In Pearl's Causality - Models, Reasoning and Inference (2009), he defines d-separation as follows:
Let $X\perp\!\!\!\perp Y |Z$ mean "$Z$ d-separates $X$ from $Y$".
But there seems to be a weird edge case that satisfies this criterion, but actually shouldn't: We can have a situation where $X\subset Z$. E.g. imagine the case where $X=Z=\{V\}$, and $Y=\{W\}$.
Then we want that $X\perp\!\!\!\perp Y |Z$ holds, because we want $X\perp\!\!\!\perp Y |Z$ to coincide with the probabilistic notion of conditional independence, and clearly $X$ and $Y$ are conditionally independent given $X$. However, consider a simple graph consisting of nodes $\{V,W\}$, with an edge $V\to W$. Here, the path between $V$ and $W$ is not blocked, $X$ and $Y$ are not d-separated.
What am I missing here?
When at least one of the two nodes is fixed by the set of conditions, then it is trivial that the two nodes shall be conditionally independent, whatever other conditions ($C$) may apply, by the definition of conditional probability.

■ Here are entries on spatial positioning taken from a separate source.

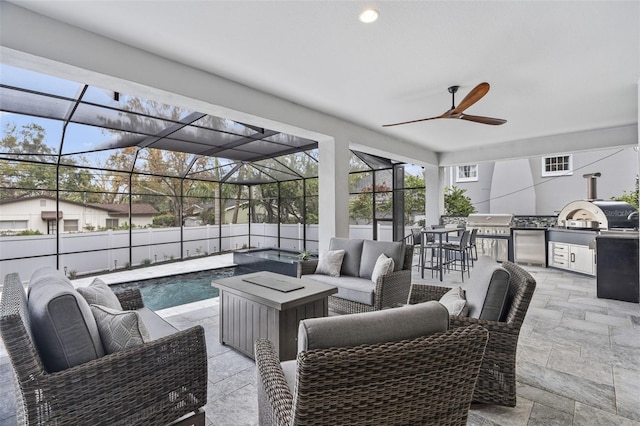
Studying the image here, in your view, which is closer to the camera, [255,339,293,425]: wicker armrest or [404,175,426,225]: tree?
[255,339,293,425]: wicker armrest

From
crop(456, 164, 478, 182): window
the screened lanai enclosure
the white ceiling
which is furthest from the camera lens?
crop(456, 164, 478, 182): window

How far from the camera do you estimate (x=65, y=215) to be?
6766 mm

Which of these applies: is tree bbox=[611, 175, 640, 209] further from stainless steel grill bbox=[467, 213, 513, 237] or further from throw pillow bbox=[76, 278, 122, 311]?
throw pillow bbox=[76, 278, 122, 311]

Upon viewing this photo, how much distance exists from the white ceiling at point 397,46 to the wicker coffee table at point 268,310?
235cm

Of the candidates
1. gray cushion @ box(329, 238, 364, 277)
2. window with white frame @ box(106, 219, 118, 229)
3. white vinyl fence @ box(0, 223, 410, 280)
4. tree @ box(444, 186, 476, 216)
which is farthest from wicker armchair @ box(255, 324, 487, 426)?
tree @ box(444, 186, 476, 216)

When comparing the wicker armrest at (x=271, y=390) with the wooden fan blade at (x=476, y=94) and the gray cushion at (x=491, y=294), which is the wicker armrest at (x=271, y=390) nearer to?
the gray cushion at (x=491, y=294)

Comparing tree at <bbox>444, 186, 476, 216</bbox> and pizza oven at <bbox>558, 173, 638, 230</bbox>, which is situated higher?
tree at <bbox>444, 186, 476, 216</bbox>

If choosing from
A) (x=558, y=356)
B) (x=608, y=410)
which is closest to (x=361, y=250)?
(x=558, y=356)

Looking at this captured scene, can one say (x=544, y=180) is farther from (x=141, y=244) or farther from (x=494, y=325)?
(x=141, y=244)

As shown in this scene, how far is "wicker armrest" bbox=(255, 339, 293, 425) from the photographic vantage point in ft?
3.87

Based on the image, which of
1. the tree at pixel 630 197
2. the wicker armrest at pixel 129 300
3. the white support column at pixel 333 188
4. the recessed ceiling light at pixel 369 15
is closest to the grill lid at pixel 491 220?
the tree at pixel 630 197

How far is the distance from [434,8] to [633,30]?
1.98 m

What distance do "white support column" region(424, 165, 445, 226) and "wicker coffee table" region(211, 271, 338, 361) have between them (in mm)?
6149

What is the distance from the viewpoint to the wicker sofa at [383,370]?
96 cm
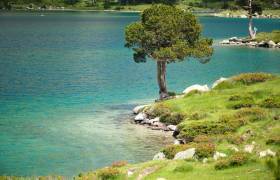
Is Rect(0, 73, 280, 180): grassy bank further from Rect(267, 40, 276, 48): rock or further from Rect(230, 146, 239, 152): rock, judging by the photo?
Rect(267, 40, 276, 48): rock

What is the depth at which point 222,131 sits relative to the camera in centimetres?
5125

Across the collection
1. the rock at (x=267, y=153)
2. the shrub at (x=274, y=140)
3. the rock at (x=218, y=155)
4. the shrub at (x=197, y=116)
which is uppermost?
the rock at (x=267, y=153)

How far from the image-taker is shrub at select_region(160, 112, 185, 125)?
6174 cm

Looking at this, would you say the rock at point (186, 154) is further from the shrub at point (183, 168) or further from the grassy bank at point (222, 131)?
the shrub at point (183, 168)

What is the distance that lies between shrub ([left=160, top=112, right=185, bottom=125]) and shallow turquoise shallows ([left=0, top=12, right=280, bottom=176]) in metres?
2.91

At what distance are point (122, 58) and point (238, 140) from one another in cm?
9216

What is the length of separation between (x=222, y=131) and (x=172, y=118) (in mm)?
11615

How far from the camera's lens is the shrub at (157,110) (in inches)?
2525

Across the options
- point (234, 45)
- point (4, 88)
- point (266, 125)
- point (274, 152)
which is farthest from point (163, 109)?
point (234, 45)

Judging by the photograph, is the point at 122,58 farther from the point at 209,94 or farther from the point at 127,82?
the point at 209,94

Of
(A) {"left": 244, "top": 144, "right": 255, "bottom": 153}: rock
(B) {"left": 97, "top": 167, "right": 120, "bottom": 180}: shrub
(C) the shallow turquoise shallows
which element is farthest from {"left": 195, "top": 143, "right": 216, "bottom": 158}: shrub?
(C) the shallow turquoise shallows

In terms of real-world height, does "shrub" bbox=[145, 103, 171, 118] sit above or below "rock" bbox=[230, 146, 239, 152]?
below

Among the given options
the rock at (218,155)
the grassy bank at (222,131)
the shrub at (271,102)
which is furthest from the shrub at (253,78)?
the rock at (218,155)

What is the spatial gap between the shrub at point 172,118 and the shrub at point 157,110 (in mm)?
616
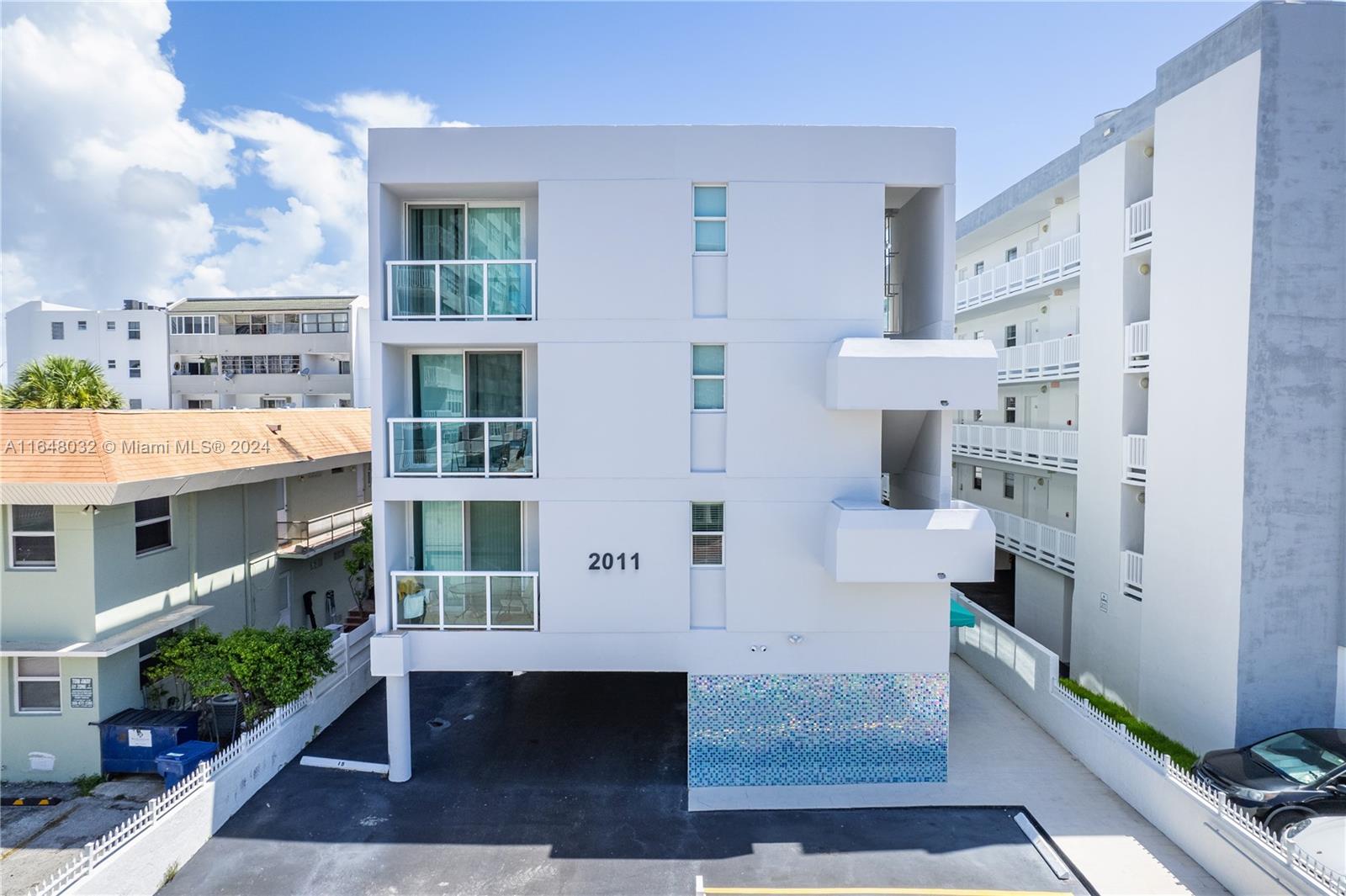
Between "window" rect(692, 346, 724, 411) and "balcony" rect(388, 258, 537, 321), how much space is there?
2.65 metres

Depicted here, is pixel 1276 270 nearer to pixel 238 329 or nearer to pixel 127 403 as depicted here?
pixel 238 329

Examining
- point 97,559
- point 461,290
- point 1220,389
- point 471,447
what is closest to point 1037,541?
point 1220,389

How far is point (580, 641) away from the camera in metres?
10.6

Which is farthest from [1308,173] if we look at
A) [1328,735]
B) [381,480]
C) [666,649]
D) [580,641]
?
[381,480]

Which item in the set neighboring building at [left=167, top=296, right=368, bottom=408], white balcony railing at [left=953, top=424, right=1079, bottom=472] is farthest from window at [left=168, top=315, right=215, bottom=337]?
white balcony railing at [left=953, top=424, right=1079, bottom=472]

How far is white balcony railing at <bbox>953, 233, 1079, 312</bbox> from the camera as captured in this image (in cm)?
1639

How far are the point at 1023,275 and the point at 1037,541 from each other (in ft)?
23.2

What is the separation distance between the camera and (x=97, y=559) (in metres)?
11.2

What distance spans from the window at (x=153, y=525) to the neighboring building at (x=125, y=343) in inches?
1128

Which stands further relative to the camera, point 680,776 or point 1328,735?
A: point 680,776

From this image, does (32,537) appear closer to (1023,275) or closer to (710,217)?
(710,217)

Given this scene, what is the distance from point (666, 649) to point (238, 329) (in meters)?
33.2

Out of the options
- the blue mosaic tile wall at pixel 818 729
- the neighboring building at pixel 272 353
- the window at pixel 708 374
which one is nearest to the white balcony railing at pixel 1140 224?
the window at pixel 708 374

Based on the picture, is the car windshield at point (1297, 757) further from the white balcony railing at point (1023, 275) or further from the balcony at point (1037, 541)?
the white balcony railing at point (1023, 275)
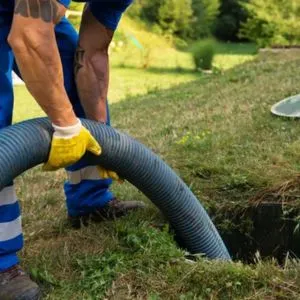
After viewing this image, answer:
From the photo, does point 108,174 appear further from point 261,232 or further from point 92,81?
point 261,232

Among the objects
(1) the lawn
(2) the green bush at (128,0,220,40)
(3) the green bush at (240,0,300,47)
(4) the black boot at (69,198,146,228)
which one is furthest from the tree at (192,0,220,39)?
(4) the black boot at (69,198,146,228)

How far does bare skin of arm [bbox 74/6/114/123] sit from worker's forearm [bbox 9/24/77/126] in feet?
1.85

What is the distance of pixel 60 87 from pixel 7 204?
52 centimetres

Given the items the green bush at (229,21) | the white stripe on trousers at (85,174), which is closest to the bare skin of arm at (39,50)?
the white stripe on trousers at (85,174)

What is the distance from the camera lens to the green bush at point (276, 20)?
1764 centimetres

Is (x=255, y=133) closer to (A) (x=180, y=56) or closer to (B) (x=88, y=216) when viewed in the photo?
(B) (x=88, y=216)

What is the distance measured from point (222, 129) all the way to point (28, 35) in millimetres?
2652

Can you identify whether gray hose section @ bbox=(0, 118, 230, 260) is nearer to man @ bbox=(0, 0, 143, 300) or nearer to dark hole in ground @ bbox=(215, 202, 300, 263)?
man @ bbox=(0, 0, 143, 300)

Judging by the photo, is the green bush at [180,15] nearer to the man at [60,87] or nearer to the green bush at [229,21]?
the green bush at [229,21]

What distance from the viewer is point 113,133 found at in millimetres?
2334

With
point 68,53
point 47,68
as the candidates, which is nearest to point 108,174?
point 68,53

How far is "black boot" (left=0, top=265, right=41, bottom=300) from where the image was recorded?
212cm

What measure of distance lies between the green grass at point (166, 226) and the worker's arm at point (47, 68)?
0.47 m

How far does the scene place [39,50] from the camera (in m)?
1.89
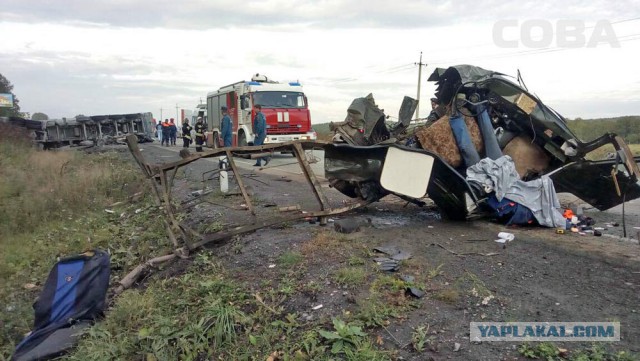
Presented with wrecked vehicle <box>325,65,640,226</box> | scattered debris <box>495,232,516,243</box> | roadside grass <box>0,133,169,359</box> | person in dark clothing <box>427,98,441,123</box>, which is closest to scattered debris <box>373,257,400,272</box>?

$$\begin{align}\mathsf P(X{=}x, Y{=}y\mid X{=}x, C)~&=~\mathsf P(X{=}x\mid X{=}x, C)\,\mathsf P(Y{=}y\mid X{=}x, X{=}x, C)\\[1ex]&=~\mathsf P(X{=}x\mid X{=}x, C)\,\mathsf P(Y{=}y\mid X{=}x, C)\end{align}$$
But neither of those end nodes is a chain, fork, or collider on any path between them, so they do not meet any of the criteria to cause d-separation of any path.
If there are no other nodes on the net d-seperates those two nodes, then they will not be d-separated.
That is okay, because d-separation on a DAG does not coincide with conditional independence.
d-separation is sufficient but not necessary for conditional independence between two nodes.